[Excerpt provided]
»»

From ed790eba3d7fd314595113dc6d8533fc3b1cfae3 Mon Sep 17 00:00:00 2001
From: =?UTF-8?q?Micha=C5=82=20K=C5=82eczek?= <michal@kleczek.org>
Date: Wed, 25 Feb 2026 19:36:48 +0100
Subject: [PATCH 1/2] fix: implement connection tracking in metrics

Right now metrics observation handler does not track database connections but updates a single Gauge based on HasqlPoolObs events. This is problematic because Hasql pool reports various connection events in multiple phases. The connection state machine is not simple and to precisely report the number of connections in various states, it is necessary to track their lifecycles.

This change adds a ConnTrack data structure and logic to track database connections lifecycles. At the moment it supports "connected" and "inUse" connection counts precisely. The "pgrst_db_pool_available" metric is implemented on top of ConnTrack instead of a simple Gauge.

««

[Information provided]
»»

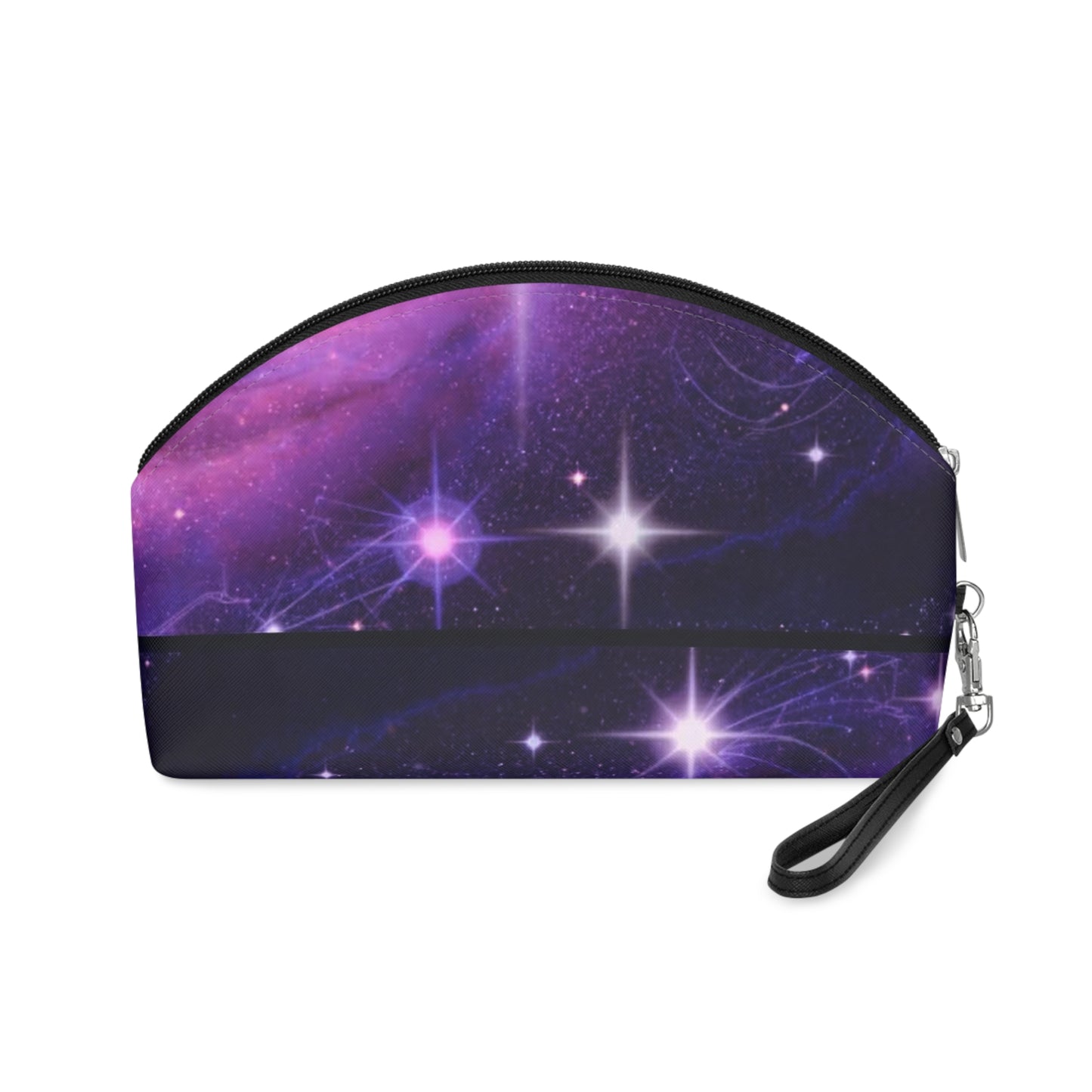Galaxy Cosmetic Bag – Trippy Hippie Space Makeup Pouch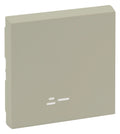 Legrand 864606 Wippe beleuchtet Wechselschalter Niloe Step Sand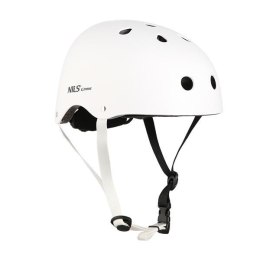 Kask Skates MTW001 BIAŁY XS (48-52CM) - Najlepsza Ochrona dla Aktywnych!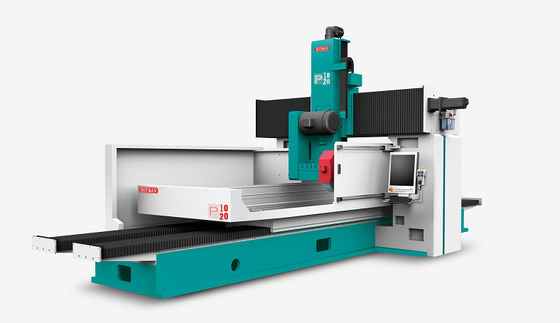 3 Axis  Corrosion Resistant Gantry CNC Machine  AC 380V 50Hz  P1020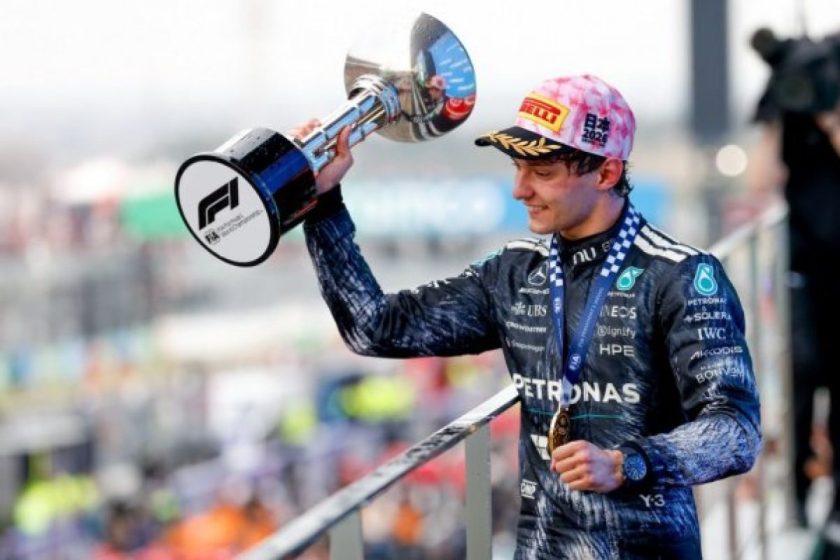 Antonelli: Nagy lépést tettem előre az utam során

««

[To do]
Quote the connection-tracking patch text above, from "From ed790eba3d7fd314595113dc6d8533fc3b1cfae3 Mon" up to and including "track their lifecycles.".

[Result for this exercise]
From ed790eba3d7fd314595113dc6d8533fc3b1cfae3 Mon Sep 17 00:00:00 2001
From: =?UTF-8?q?Micha=C5=82=20K=C5=82eczek?= <michal@kleczek.org>
Date: Wed, 25 Feb 2026 19:36:48 +0100
Subject: [PATCH 1/2] fix: implement connection tracking in metrics

Right now metrics observation handler does not track database connections but updates a single Gauge based on HasqlPoolObs events. This is problematic because Hasql pool reports various connection events in multiple phases. The connection state machine is not simple and to precisely report the number of connections in various states, it is necessary to track their lifecycles.